A. His silent acquiescence to the will of his sovereign Creator, implied a consent; and his consent could not be withheld, by a creature made after the image of God, in knowledge, righteousness, and holiness.*
(_Fisher's Catechism_)

It's important to remember that Adam was not entered into, nor bound by the terms of, the CoW by his creation. His creation bound him to obedience of the Law. The CoW was God's condescension to enter into a relationship with Adam (making Adam His "friend and ally" in the words of Brown). So in both covenants there is a "mutual free compact and agreement between two parties", as Fisher says: God and Adam in the CoW, God and Christ in the CoG.

Reactions: Like 3 | Informative 1


----------



## greenbaggins (Oct 14, 2020)

SolaScriptura said:


> I appreciate your definition, Lane. Especially the fact that it focuses on the important aspect of a covenant as relational (this is helpful in modern discussions in which we need to distinguish between covenants and contracts).

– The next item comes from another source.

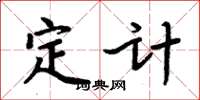 周炳元定計楷書怎么寫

A covenant is an agreement, and a contract is an agreement. There is some overlap there. If one wants to exclude "cold" and "mercenary" from the connotations, I will have no objections to that. Even in marriage, however, there is a contract that is signed, and that is the marriage covenant. A covenant is an agreement, and while it is connected to a relationship, it is not the relationship itself. There is no need for a covenant unless there is a goal in mind, an object to be achieved. That object can include relationship categories, but the agreement itself is not the relationship any more than the marriage contract is the same thing as the marriage.


----------



## greenbaggins (Oct 14, 2020)

Reformed Covenanter said:


> Is the distinction between a covenant and a testament relevant here?


A testament is more along the lines of a will. Hebrews talks about the death of the testator. Now one could argue, I suppose, that such implies blood. However, not all deaths are bloody. So, Robertson's definition would have to stretch quite a ways to include that kind of death. Someone could answer that Christ's death was bloody. Yes, but I still think of testament as a usually distinct idea. WCF 7.4 indicates that there is at least a testament component to the covenant of grace. So it appears that a testament can be part of a covenant, or can describe an aspect of a covenant. And if it is sovereignly administered, then it can be a bond in blood sovereignly administered, as Robertson would say. But it seems clear that this is not always the case with regard to a testament.

Reactions: Like 1


----------